Isro will launch the Risat-2BR1 surveillance satellite along with 9 foreign sats on December 11
NEW DELHI: (Isro) will launch Risat-2BR1 radar images with the help of a rocket from 3:25 p.m. on December 11 to increase the country's space surveillance capacity.
PSLV-C48 will also launch nine commercial satellites: Israel (1), Italy (1), Japan (1) and USA. UU. (6), together with the main payload of the first launch pad of the Sriharkota spaceport next Wednesday. This will be the 50th mission of the PSLV.
Isro plans to launch four to five Risat series advanced satellites, of which one was launched on May 22 and the third after Risat-2BR1 will be launched in the second half of this month. Having four in space will help security forces stay in a particular place daily, a source in Isro said. The Risat satellite group, which can see through the clouds and also at night, will monitor the borders 24 hours a day, 7 days a week and help control infiltration and monitor terrorist activities across the borders . The images from the previous version of Risat were used to plan the surgical attack on terrorist launching platforms in Pakistan-occupied Kashmir in 2016.
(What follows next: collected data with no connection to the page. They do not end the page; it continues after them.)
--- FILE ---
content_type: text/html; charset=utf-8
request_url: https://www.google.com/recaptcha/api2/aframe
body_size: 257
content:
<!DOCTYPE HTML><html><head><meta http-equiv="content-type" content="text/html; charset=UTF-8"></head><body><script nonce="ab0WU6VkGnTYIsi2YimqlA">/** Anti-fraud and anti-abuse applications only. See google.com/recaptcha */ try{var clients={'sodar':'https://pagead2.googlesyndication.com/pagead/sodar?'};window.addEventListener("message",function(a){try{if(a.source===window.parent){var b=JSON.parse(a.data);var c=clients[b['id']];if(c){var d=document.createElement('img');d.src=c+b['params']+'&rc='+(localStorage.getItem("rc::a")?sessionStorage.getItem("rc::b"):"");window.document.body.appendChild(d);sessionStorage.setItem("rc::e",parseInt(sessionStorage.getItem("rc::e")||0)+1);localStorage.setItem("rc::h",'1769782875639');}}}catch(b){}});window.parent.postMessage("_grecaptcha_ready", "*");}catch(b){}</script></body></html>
Risat-2BR1 has an X-band synthetic aperture radar (SAR) with 3.6 m mesh antenna radial rib reflector. The radar system is an advanced version of the Israeli TECSAR 1 system. The satellite has a powerful resolution of 0.35 m (two objects clearly identified by 35 cm will be clearly identified) and will cover a 5 to 10 km strip. With a weight of 628 kg, Risat-2BR1 has a useful life of five years and will be placed at an altitude of 546 km with an inclination of 37 degrees.
In addition to its surveillance capabilities, the all-weather satellite with its SAR will send clear images for use in agriculture, forestry and disaster management support.
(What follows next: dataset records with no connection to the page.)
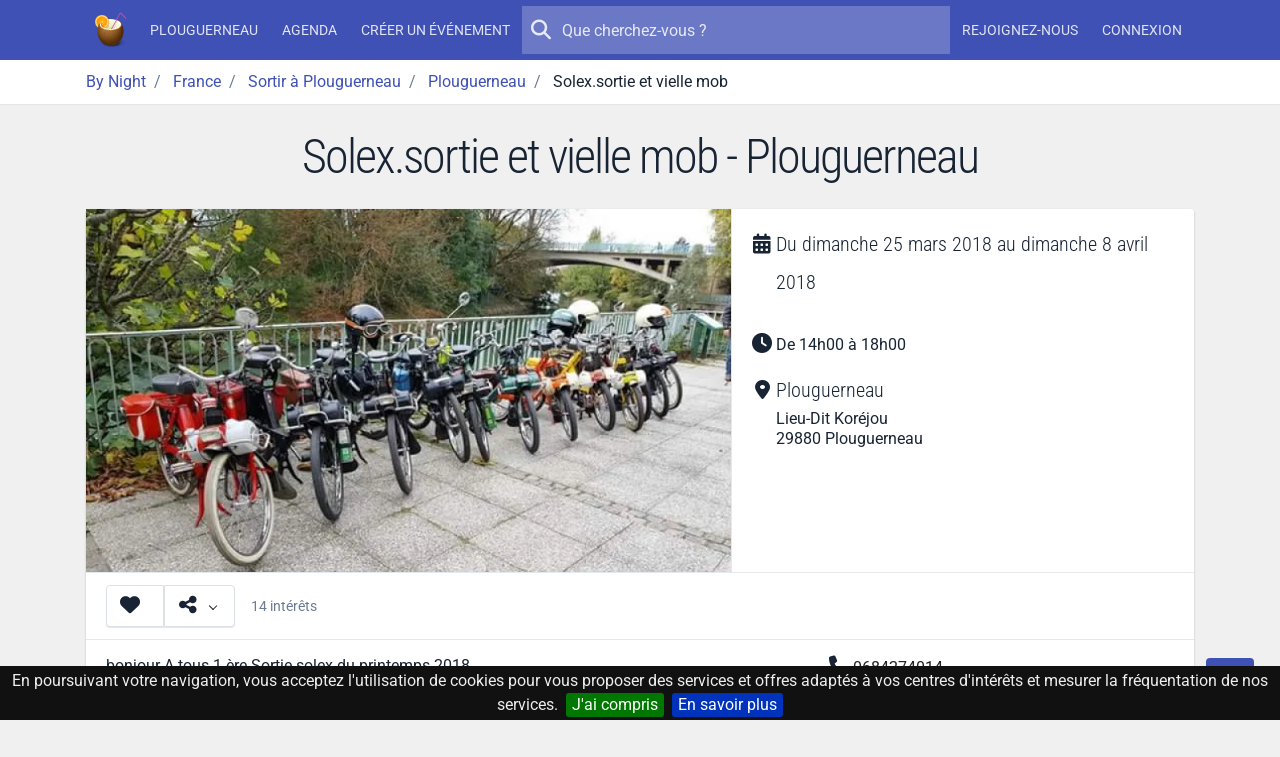

--- FILE ---
content_type: text/html; charset=utf-8
request_url: https://www.google.com/recaptcha/api2/aframe
body_size: 266
content:
<!DOCTYPE HTML><html><head><meta http-equiv="content-type" content="text/html; charset=UTF-8"></head><body><script nonce="W-JQyf0namsZPdsb-GgkvQ">/** Anti-fraud and anti-abuse applications only. See google.com/recaptcha */ try{var clients={'sodar':'https://pagead2.googlesyndication.com/pagead/sodar?'};window.addEventListener("message",function(a){try{if(a.source===window.parent){var b=JSON.parse(a.data);var c=clients[b['id']];if(c){var d=document.createElement('img');d.src=c+b['params']+'&rc='+(localStorage.getItem("rc::a")?sessionStorage.getItem("rc::b"):"");window.document.body.appendChild(d);sessionStorage.setItem("rc::e",parseInt(sessionStorage.getItem("rc::e")||0)+1);localStorage.setItem("rc::h",'1768472154081');}}}catch(b){}});window.parent.postMessage("_grecaptcha_ready", "*");}catch(b){}</script></body></html>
The contract for the nine commercial satellites was taken by Isro's newly formed commercial arm, NewSpace India Ltd, as the commercial agreement for 13 foreign satellites in the previous mission.
Earlier on May 22, Isro had successfully launched Risat-2B, the same version of the surveillance satellite, which replaced the old Risat-2 after completing its five-year lifespan. After the launch of Risat-2BR1 on December 11, the agency will launch Risat-2BR2 in the second half of this month. PSLV-C48 is the second PSLV flight in 'QL' configuration (with 4 belt motors). This will be the 75th mission of the SHAR launch vehicle and the 37th launch from the first launch pad.